[BEGIN Quoted passage]
Moscow has claimed “100% certainty” of British involvement in a string of recent Ukrainian sabotage strikes against its internal infrastructure.
Russia’s Foreign Minister Sergei Lavrov blamed the United Kingdom government for putting Ukraine up to what he called terrorist attacks — sabotage against infrastructure that supplies and enables Russia’s invasion, Kyiv argues — against the nation’s railway networks.
Claiming Ukraine couldn’t have undertaken such sophisticated strikes alone, Russia’s top diplomat said this week: “These threats are rather serious. It is obvious that this is being carried out by the Ukrainian side, but it would have been powerless without help by the British. However, who knows, maybe U.S. special services are also involved out of habit but there is 100% certainty that the British are”.
Lavrov claimed the Ukrainians only targeted civilian infrastructure while Russia — he asserted — only hit military sites. Ukraine strongly refutes these allegations.
[END Quoted passage]
## Tasks to perform
**A)** Check each statement against the news item on Lavrov's sabotage accusations. Mark it yes or no and quote the words from the text that decide it.
(i) Lavrov said Ukraine could have carried out the strikes without outside help.
(ii) The attacks in question were aimed at Russia's railway networks.
(iii) Ukraine accepts Lavrov's claim that it hit only civilian infrastructure.
**B)** Extend the news item on Lavrov's sabotage accusations past its final sentence.
[BEGIN Stored rows]
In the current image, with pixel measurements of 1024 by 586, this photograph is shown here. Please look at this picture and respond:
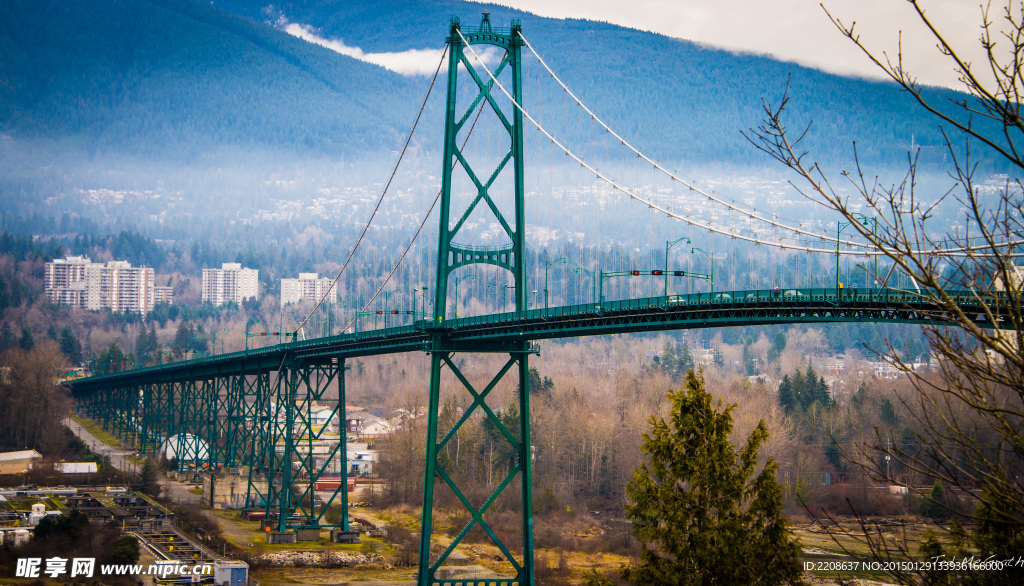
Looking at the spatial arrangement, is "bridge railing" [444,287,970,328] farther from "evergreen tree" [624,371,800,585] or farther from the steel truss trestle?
the steel truss trestle

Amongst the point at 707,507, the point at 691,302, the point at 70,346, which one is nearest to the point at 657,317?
the point at 691,302

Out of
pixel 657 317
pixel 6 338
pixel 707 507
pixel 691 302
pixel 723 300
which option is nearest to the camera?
pixel 707 507

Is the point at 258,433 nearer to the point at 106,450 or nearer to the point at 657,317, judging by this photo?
the point at 106,450

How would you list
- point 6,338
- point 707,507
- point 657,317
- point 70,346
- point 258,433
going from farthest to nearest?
point 70,346, point 6,338, point 258,433, point 657,317, point 707,507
[END Stored rows]
## Outputs by task
**A)**
(i) No: "it would have been powerless without help by the British."
(ii) Yes: "against the nation’s railway networks."
(iii) No: "Ukraine strongly refutes these allegations."

**B)**
Russia apparently harbours a deep resentment against the United Kingdom, which it blames for various manifestations of “Russophobia” on the world stage. Whether this is at work in this case, or if Russia finds itself feeling the need to shift blame away from the United States for Ukrainian attacks as it works to stay on President Trump’s good side during negotiations is unclear.
Lavrov’s comments come after days of major Ukrainian strikes against Russian infrastructure, often deep inside its national territory. An audacious plot to smuggle large quantities of suicide drones into Russia inside converted shipping containers grabbed headlines worldwide after they were delivered locations adjacent to strategic air bases across the country and activated.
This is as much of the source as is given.